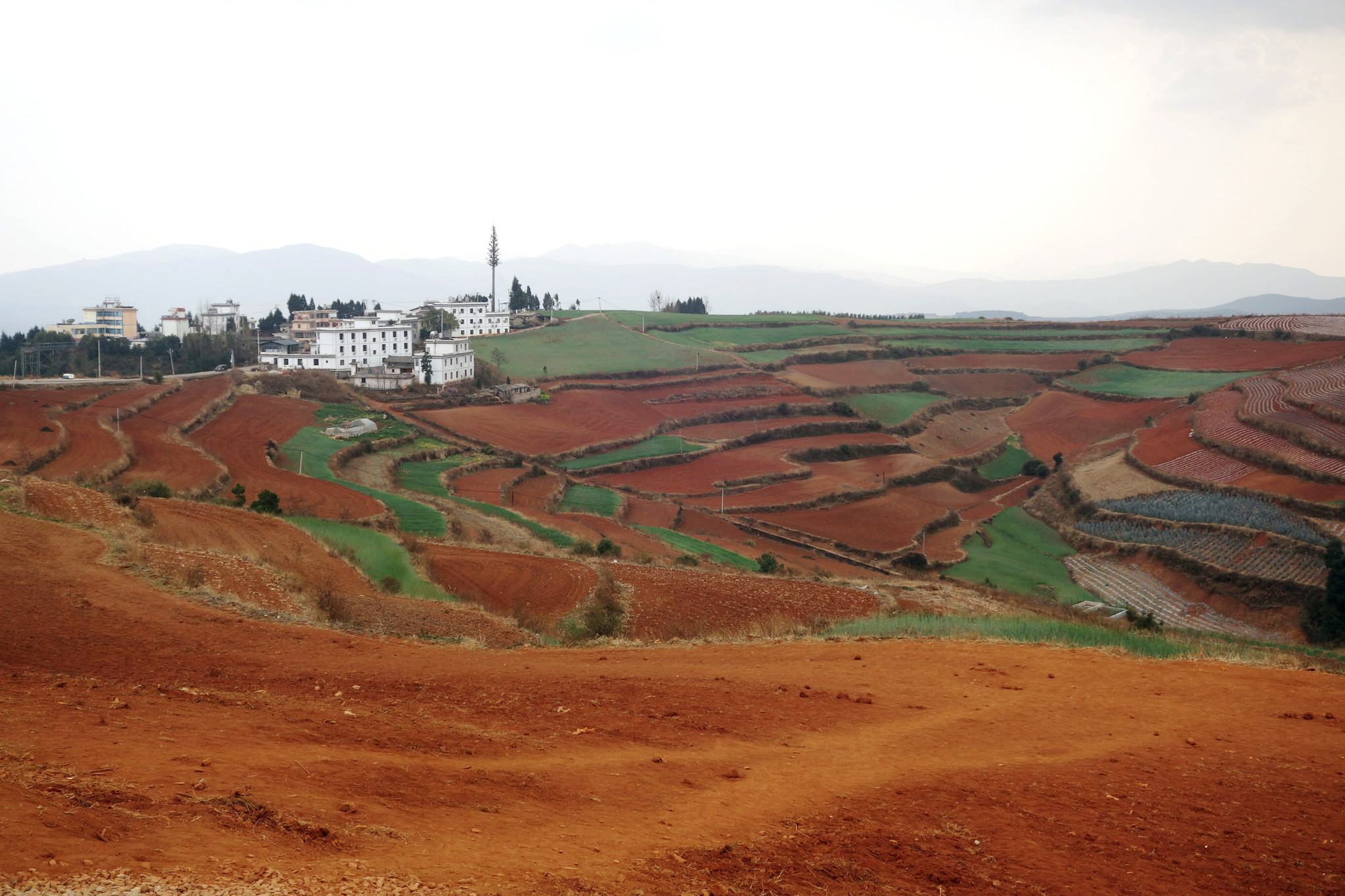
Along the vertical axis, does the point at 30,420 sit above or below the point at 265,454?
above

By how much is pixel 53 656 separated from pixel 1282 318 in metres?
124

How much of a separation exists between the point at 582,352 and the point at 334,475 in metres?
55.5

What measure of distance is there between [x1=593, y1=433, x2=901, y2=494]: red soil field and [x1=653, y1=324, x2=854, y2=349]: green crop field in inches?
1504

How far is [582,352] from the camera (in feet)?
318

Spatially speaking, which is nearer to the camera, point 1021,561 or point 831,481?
point 1021,561

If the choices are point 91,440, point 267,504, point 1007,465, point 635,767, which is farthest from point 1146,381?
point 635,767

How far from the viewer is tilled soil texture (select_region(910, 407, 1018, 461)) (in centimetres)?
6825

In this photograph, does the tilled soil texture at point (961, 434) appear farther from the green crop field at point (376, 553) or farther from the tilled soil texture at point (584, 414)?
the green crop field at point (376, 553)

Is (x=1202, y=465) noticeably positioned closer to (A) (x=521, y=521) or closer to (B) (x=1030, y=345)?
(A) (x=521, y=521)

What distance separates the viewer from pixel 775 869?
22.1 feet

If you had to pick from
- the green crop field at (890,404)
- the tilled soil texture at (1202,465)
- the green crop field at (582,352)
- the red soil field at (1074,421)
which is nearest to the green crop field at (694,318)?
the green crop field at (582,352)

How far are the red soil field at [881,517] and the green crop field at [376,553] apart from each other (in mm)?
25333

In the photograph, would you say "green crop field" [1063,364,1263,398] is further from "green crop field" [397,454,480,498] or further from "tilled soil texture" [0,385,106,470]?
"tilled soil texture" [0,385,106,470]

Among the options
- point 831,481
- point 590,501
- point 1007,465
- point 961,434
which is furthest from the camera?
point 961,434
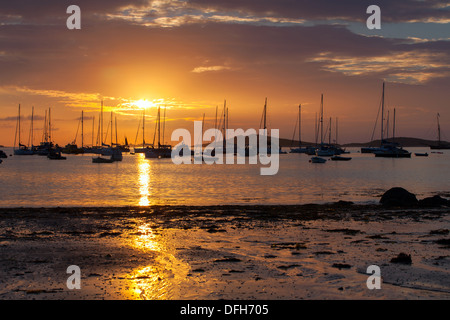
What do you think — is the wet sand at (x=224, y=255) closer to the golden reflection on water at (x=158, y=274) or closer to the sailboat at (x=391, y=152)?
the golden reflection on water at (x=158, y=274)

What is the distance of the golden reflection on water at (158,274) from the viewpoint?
34.8ft

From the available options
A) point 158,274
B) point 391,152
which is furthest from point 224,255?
point 391,152

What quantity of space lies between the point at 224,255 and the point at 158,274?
113 inches

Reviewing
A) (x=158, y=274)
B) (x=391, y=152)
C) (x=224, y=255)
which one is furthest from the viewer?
(x=391, y=152)

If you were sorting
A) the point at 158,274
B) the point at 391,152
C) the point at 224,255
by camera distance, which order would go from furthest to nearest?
the point at 391,152
the point at 224,255
the point at 158,274

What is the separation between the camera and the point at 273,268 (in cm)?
1277

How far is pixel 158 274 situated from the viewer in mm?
12391

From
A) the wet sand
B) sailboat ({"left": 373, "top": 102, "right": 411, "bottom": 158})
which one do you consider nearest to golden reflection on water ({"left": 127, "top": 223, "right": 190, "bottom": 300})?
the wet sand

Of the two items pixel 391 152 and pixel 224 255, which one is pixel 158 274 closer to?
pixel 224 255

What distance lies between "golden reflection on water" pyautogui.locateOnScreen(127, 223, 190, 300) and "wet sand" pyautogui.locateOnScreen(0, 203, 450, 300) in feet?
0.09
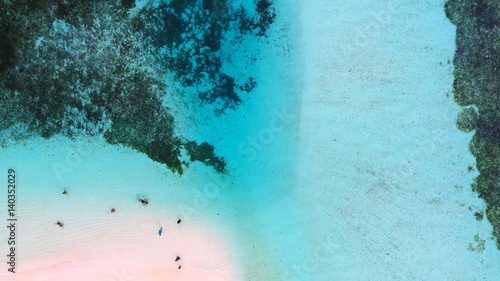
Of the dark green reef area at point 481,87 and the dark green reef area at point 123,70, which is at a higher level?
the dark green reef area at point 123,70

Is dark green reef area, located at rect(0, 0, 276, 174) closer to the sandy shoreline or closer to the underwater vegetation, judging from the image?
the underwater vegetation

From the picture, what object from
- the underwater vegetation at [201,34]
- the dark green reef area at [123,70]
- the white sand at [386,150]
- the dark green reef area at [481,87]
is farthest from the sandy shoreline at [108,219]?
the dark green reef area at [481,87]

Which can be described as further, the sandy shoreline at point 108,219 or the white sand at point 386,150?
the sandy shoreline at point 108,219

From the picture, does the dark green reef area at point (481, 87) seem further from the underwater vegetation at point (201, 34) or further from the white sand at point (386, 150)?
the underwater vegetation at point (201, 34)

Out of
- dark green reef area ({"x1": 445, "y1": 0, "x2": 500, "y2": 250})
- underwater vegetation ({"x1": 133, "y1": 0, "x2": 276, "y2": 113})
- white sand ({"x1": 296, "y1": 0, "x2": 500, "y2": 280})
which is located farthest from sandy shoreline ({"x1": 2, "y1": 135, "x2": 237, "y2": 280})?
dark green reef area ({"x1": 445, "y1": 0, "x2": 500, "y2": 250})

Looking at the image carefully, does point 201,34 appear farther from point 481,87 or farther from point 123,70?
point 481,87

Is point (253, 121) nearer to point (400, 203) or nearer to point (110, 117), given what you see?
point (110, 117)
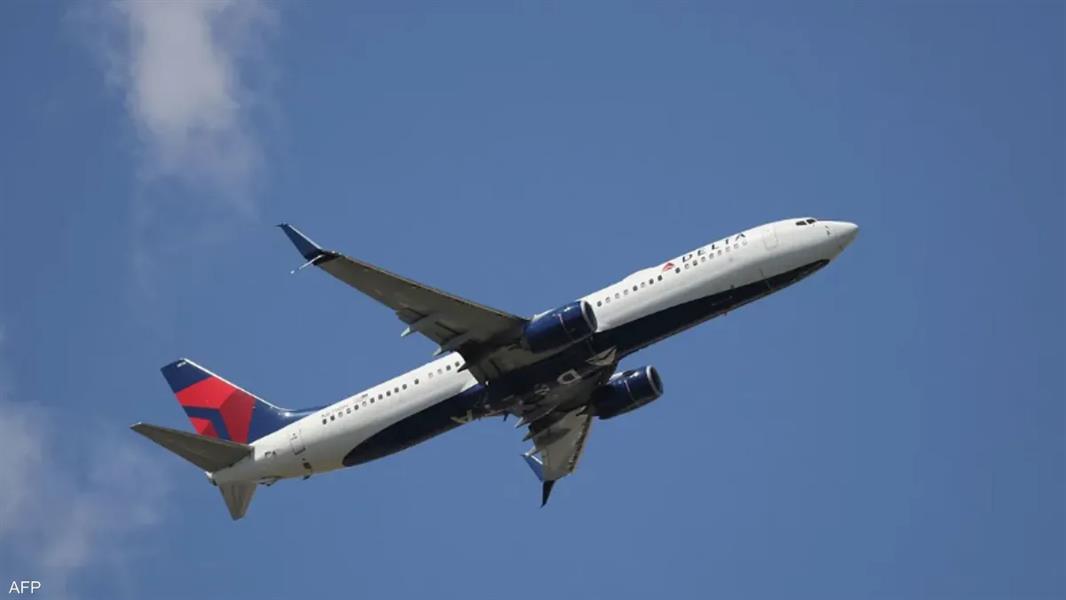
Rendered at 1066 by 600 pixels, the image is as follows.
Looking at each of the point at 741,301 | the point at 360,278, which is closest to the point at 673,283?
the point at 741,301

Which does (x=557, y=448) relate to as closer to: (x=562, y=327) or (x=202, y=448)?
(x=562, y=327)

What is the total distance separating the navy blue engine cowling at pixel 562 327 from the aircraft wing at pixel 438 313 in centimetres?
101

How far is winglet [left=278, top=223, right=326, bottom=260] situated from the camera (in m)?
52.5

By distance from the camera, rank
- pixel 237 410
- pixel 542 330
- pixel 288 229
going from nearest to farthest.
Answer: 1. pixel 288 229
2. pixel 542 330
3. pixel 237 410

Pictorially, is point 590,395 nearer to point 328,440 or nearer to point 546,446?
point 546,446

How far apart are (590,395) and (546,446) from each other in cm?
531

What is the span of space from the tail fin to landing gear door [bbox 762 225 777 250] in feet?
66.1

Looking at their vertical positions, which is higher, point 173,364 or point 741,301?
point 173,364

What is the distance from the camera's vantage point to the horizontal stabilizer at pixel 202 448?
202ft

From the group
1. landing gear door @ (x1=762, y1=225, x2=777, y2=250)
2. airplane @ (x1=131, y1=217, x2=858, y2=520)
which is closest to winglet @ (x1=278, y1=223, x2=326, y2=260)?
airplane @ (x1=131, y1=217, x2=858, y2=520)

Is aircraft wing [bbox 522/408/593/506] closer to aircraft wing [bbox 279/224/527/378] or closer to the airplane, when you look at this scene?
the airplane

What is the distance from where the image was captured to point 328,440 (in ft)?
206

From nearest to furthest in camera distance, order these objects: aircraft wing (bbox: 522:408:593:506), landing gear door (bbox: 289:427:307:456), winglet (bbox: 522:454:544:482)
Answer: landing gear door (bbox: 289:427:307:456) < aircraft wing (bbox: 522:408:593:506) < winglet (bbox: 522:454:544:482)

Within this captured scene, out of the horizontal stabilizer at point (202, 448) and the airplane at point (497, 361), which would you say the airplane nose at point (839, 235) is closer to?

- **REQUIRED WORK**: Copy every one of the records above word for word, omitting the pictures.

- **WRITTEN ANSWER**:
Along the vertical axis, does the point at 30,420 sit above or below the point at 265,454?
above

By how much is pixel 53 656 separated from pixel 1282 318 in metres?
124

How much of a separation exists between the point at 582,352 and the point at 334,475 in metres?
55.5

What measure of distance is there between [x1=593, y1=433, x2=901, y2=494]: red soil field and [x1=653, y1=324, x2=854, y2=349]: green crop field in inches?
1504

How far is [582,352] from the camera (in feet)?
318

Spatially speaking, which is nearer to the camera, point 1021,561 or point 831,481?
point 1021,561

If the choices are point 91,440, point 267,504, point 1007,465, point 635,767, which is farthest from point 1146,381?
point 635,767

How far from the viewer is tilled soil texture (select_region(910, 407, 1018, 461)) (in centimetres)?
6825

In this photograph, does the tilled soil texture at point (961, 434) appear farther from the green crop field at point (376, 553) or farther from the tilled soil texture at point (584, 414)?
the green crop field at point (376, 553)

Is (x=1202, y=465) noticeably positioned closer to (A) (x=521, y=521) or closer to (B) (x=1030, y=345)?
(A) (x=521, y=521)

What distance separates the viewer from pixel 775 869?
22.1 feet

If you had to pick from
- the green crop field at (890,404)
- the tilled soil texture at (1202,465)
- the green crop field at (582,352)
- the red soil field at (1074,421)
which is nearest to the green crop field at (694,318)?
the green crop field at (582,352)

How far are the red soil field at [881,517] and the green crop field at [376,553] apart from each other (in mm)?
25333

In the photograph, would you say "green crop field" [1063,364,1263,398] is further from "green crop field" [397,454,480,498] or further from "tilled soil texture" [0,385,106,470]?
"tilled soil texture" [0,385,106,470]

Among the options
- point 831,481
- point 590,501
- point 1007,465
- point 961,434
which is furthest from the camera?
point 961,434
What do you think — is the wet sand at (x=224, y=255) closer to the golden reflection on water at (x=158, y=274) or closer to the sailboat at (x=391, y=152)?
the golden reflection on water at (x=158, y=274)

What is the distance of the golden reflection on water at (158,274) from the viewpoint?
34.8ft

From the available options
A) point 158,274
B) point 391,152
which is furthest from point 224,255?
point 391,152

What quantity of space lies between the point at 224,255 and the point at 158,274?
113 inches

Reviewing
A) (x=158, y=274)
B) (x=391, y=152)
C) (x=224, y=255)
which one is furthest from the viewer?
(x=391, y=152)

If you were sorting
A) the point at 158,274
B) the point at 391,152
C) the point at 224,255
by camera distance, which order would go from furthest to nearest?
the point at 391,152
the point at 224,255
the point at 158,274

What is the separation between the camera and the point at 273,268 (in cm)?
1277

How far is pixel 158 274 situated from the viewer in mm?
12391

From
A) the wet sand
B) sailboat ({"left": 373, "top": 102, "right": 411, "bottom": 158})
which one do you consider nearest to golden reflection on water ({"left": 127, "top": 223, "right": 190, "bottom": 300})?
the wet sand

Of the two items pixel 391 152 and pixel 224 255, which one is pixel 158 274 closer to?
pixel 224 255

What distance lies between "golden reflection on water" pyautogui.locateOnScreen(127, 223, 190, 300) and "wet sand" pyautogui.locateOnScreen(0, 203, 450, 300) in feet?
0.09
Of the dark green reef area at point 481,87 and the dark green reef area at point 123,70, which is at a higher level?
the dark green reef area at point 123,70

Is dark green reef area, located at rect(0, 0, 276, 174) closer to the sandy shoreline or closer to the underwater vegetation, judging from the image?
the underwater vegetation

From the picture, what object from
- the underwater vegetation at [201,34]
- the dark green reef area at [123,70]
- the white sand at [386,150]
- the dark green reef area at [481,87]
is farthest from the sandy shoreline at [108,219]?
the dark green reef area at [481,87]

Which can be described as further, the sandy shoreline at point 108,219 or the white sand at point 386,150?
the sandy shoreline at point 108,219

From the picture, does the dark green reef area at point (481, 87) seem further from the underwater vegetation at point (201, 34) or further from the white sand at point (386, 150)?
the underwater vegetation at point (201, 34)

Out of
- dark green reef area ({"x1": 445, "y1": 0, "x2": 500, "y2": 250})
- underwater vegetation ({"x1": 133, "y1": 0, "x2": 276, "y2": 113})
- white sand ({"x1": 296, "y1": 0, "x2": 500, "y2": 280})
which is located farthest from sandy shoreline ({"x1": 2, "y1": 135, "x2": 237, "y2": 280})?
dark green reef area ({"x1": 445, "y1": 0, "x2": 500, "y2": 250})

Looking at the image carefully, does point 201,34 appear farther from point 481,87 or farther from point 123,70?
point 481,87

Is point (253, 121) nearer to point (400, 203) or nearer to point (110, 117), given what you see?
point (110, 117)
Rendered at 1066 by 600 pixels, the image is as follows.
Looking at each of the point at 741,301 | the point at 360,278, which is closest to the point at 673,283?
the point at 741,301

Which does (x=557, y=448) relate to as closer to: (x=562, y=327) or (x=202, y=448)?
(x=562, y=327)

What is the total distance separating the navy blue engine cowling at pixel 562 327 from the aircraft wing at pixel 438 313 in centimetres?
101

How far is winglet [left=278, top=223, right=326, bottom=260] situated from the camera (in m)?
52.5

By distance from the camera, rank
- pixel 237 410
- pixel 542 330
- pixel 288 229
going from nearest to farthest.
Answer: 1. pixel 288 229
2. pixel 542 330
3. pixel 237 410

Pictorially, is point 590,395 nearer to point 328,440 or nearer to point 546,446?
point 546,446

How far apart are (590,395) and (546,446) from each other in cm?
531

What is the span of space from the tail fin to landing gear door [bbox 762 225 777 250] in feet?
66.1

Looking at their vertical positions, which is higher, point 173,364 or point 741,301?
point 173,364

What is the distance from the camera's vantage point to the horizontal stabilizer at pixel 202 448?
202ft

From the group
1. landing gear door @ (x1=762, y1=225, x2=777, y2=250)
2. airplane @ (x1=131, y1=217, x2=858, y2=520)
which is closest to winglet @ (x1=278, y1=223, x2=326, y2=260)?
airplane @ (x1=131, y1=217, x2=858, y2=520)

Is aircraft wing [bbox 522/408/593/506] closer to aircraft wing [bbox 279/224/527/378] or closer to the airplane, when you look at this scene?
the airplane

What is the distance from where the image was captured to point 328,440 (in ft)?
206

From nearest to furthest in camera distance, order these objects: aircraft wing (bbox: 522:408:593:506), landing gear door (bbox: 289:427:307:456), winglet (bbox: 522:454:544:482)
Answer: landing gear door (bbox: 289:427:307:456) < aircraft wing (bbox: 522:408:593:506) < winglet (bbox: 522:454:544:482)

Within this captured scene, out of the horizontal stabilizer at point (202, 448) and the airplane at point (497, 361), which would you say the airplane nose at point (839, 235) is closer to?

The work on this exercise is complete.